(Records taken from a data collection)

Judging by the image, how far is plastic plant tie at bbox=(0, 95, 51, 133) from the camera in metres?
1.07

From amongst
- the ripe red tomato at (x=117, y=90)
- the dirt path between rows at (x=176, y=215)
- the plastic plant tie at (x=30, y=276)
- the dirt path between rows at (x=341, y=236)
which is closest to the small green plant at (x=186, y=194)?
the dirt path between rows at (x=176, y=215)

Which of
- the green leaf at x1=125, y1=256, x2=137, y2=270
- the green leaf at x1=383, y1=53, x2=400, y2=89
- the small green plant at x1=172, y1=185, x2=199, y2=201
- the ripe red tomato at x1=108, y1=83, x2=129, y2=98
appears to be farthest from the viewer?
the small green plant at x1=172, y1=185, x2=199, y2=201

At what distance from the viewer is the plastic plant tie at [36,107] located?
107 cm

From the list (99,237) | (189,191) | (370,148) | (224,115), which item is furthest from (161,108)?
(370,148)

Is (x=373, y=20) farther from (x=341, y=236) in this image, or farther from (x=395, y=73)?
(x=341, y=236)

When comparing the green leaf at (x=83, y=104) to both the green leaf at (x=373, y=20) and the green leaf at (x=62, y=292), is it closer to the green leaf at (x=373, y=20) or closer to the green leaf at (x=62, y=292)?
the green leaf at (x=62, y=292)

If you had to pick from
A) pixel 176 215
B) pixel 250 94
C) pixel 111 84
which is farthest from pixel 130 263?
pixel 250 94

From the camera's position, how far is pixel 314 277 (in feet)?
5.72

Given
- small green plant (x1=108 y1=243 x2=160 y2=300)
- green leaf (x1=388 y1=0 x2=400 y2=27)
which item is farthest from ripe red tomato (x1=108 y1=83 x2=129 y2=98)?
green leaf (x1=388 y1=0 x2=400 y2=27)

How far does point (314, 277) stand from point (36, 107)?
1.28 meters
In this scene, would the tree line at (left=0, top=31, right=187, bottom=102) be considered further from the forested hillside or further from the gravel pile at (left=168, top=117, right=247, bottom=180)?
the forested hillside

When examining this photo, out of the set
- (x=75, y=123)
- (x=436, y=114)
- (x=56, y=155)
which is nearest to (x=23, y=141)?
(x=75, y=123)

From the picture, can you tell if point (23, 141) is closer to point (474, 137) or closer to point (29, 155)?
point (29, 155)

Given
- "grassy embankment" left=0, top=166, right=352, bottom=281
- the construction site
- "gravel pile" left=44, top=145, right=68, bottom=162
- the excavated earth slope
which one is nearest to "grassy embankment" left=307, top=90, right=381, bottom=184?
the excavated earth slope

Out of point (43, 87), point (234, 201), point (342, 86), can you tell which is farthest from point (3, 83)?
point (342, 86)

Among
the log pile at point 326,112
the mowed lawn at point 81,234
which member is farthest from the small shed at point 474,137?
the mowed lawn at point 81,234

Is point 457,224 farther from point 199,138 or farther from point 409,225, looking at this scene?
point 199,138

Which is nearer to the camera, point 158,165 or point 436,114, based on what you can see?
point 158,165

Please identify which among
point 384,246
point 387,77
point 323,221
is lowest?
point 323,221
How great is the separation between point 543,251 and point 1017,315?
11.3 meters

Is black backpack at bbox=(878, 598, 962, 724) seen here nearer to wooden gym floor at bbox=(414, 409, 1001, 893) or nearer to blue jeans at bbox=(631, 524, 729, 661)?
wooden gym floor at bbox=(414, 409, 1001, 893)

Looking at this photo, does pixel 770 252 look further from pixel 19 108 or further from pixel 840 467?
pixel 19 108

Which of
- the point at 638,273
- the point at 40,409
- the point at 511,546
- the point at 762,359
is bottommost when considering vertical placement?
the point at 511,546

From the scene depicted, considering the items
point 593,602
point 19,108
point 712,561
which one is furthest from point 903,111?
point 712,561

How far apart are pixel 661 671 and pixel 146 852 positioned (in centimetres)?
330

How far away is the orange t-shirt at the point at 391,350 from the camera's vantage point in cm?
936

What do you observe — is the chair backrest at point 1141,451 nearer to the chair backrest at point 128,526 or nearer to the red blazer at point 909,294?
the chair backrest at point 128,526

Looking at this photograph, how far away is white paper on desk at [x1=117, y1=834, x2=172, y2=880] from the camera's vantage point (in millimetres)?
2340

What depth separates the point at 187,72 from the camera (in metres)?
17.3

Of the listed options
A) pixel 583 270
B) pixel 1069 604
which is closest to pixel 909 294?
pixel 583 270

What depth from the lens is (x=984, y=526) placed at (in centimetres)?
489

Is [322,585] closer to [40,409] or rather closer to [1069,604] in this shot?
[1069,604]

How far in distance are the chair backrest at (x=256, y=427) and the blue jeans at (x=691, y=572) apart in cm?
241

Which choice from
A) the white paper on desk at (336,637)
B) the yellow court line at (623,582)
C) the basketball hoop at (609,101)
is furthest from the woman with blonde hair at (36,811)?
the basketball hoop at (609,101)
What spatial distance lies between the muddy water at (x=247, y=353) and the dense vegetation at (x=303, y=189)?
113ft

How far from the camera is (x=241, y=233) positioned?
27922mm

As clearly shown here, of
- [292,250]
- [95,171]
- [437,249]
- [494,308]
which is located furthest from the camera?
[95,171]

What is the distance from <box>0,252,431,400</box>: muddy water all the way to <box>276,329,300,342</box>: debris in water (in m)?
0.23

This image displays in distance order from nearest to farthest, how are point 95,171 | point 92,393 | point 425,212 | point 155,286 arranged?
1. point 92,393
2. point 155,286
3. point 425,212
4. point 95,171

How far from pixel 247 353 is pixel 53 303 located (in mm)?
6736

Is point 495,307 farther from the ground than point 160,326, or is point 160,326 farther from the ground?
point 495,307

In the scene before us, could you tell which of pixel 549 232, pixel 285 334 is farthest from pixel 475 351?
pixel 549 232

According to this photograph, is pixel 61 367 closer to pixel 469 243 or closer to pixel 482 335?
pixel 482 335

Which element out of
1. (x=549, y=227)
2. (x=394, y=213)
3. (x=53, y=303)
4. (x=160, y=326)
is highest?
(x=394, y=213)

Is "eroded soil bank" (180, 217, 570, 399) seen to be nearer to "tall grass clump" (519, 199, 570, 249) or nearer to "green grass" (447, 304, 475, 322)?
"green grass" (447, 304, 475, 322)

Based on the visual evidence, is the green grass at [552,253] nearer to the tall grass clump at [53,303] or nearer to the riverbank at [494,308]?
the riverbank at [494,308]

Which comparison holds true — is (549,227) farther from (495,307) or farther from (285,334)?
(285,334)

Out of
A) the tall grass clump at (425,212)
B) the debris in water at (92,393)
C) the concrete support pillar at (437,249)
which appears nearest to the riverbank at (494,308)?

--

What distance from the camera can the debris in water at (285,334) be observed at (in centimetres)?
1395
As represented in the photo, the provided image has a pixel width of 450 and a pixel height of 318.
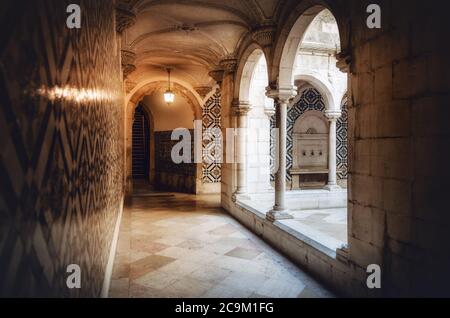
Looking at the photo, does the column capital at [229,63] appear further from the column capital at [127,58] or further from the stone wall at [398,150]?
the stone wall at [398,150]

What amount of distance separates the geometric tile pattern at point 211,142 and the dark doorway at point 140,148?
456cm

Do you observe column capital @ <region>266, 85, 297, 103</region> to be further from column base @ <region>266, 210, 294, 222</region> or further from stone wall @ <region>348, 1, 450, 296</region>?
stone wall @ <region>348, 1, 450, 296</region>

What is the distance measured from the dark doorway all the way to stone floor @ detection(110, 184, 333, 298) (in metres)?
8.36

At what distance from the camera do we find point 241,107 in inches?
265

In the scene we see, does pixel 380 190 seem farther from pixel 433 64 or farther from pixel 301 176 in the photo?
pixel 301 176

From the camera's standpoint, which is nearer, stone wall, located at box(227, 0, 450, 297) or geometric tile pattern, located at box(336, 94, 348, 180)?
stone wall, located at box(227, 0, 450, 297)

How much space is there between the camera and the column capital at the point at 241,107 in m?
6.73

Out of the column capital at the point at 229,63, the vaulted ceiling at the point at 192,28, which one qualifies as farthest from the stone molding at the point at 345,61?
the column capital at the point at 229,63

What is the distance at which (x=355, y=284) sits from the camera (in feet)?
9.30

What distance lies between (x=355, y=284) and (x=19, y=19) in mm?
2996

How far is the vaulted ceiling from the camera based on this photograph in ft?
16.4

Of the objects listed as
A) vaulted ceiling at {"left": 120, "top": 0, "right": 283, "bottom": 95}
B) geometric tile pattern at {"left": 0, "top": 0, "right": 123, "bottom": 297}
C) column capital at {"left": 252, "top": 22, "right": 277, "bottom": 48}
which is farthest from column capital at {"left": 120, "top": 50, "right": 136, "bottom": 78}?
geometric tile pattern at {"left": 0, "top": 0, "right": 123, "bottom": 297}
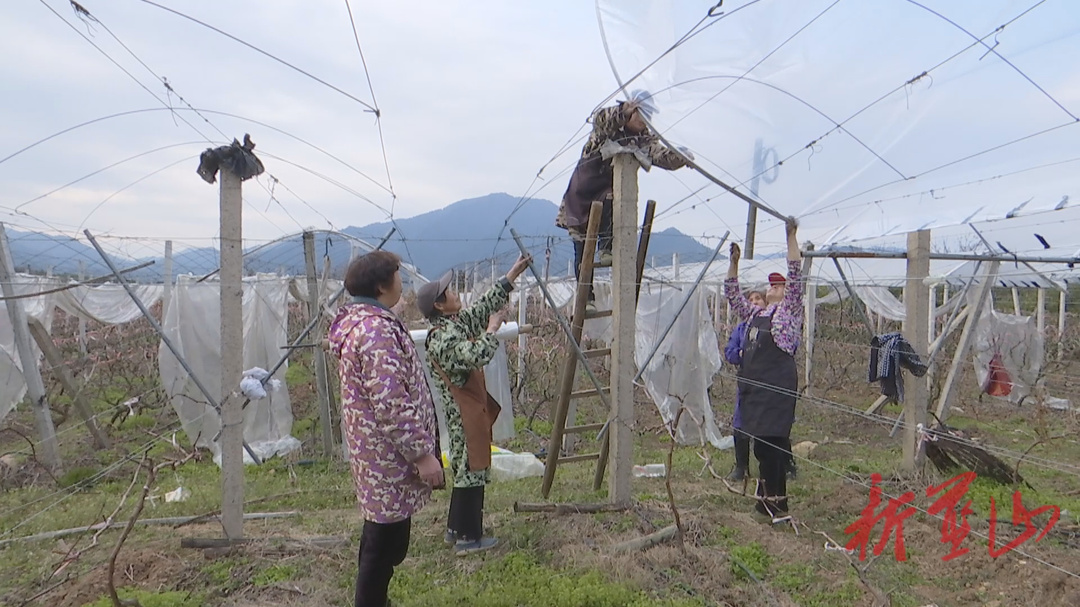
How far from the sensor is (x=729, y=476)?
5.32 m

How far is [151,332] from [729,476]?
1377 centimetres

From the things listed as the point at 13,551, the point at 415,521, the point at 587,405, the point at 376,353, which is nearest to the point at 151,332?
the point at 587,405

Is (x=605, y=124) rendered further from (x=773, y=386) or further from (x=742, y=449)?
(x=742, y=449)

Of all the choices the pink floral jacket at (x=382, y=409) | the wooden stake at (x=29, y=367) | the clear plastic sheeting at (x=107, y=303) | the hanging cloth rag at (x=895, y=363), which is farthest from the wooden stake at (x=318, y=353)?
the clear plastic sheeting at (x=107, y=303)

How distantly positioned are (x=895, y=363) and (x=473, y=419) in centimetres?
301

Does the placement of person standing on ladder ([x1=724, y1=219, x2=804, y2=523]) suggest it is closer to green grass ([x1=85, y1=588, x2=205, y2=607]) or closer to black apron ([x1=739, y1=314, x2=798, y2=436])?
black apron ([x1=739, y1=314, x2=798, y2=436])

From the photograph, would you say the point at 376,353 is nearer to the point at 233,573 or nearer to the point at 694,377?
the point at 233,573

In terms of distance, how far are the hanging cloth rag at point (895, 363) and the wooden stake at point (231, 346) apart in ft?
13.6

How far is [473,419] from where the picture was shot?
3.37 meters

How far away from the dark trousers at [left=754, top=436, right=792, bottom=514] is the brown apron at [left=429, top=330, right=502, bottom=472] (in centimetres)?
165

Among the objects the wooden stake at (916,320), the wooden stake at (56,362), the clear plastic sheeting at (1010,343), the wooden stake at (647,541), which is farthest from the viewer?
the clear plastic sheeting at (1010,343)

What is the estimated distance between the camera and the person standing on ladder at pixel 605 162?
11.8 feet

...

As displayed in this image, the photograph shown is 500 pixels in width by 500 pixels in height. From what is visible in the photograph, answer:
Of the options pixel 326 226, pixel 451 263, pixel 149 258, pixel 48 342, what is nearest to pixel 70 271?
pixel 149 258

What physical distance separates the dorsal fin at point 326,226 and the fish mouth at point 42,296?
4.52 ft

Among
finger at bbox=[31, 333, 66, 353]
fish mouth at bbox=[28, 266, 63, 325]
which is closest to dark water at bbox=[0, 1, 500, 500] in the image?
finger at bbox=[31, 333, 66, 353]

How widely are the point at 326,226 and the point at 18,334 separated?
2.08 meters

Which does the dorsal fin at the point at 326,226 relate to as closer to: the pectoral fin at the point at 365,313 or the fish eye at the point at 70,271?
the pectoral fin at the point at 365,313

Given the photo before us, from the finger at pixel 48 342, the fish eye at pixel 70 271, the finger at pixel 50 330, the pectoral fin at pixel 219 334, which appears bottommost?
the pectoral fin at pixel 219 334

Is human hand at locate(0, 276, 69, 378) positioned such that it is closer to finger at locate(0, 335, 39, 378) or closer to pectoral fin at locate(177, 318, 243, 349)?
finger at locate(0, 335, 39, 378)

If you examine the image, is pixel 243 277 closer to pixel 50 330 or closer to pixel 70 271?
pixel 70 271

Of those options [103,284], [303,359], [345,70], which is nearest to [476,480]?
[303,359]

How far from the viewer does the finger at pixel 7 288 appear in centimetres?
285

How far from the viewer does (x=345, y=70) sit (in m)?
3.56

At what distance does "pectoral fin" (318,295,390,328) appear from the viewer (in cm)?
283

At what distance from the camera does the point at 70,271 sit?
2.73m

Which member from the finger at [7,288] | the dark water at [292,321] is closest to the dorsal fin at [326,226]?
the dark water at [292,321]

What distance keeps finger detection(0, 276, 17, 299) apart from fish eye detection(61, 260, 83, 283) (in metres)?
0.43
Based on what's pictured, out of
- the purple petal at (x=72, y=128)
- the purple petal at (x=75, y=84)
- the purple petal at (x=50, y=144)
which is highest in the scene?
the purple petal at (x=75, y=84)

— Problem to work on —
Count the lines in the records above that contain the word "objects", and reply with that number alone.

— Problem solution —
2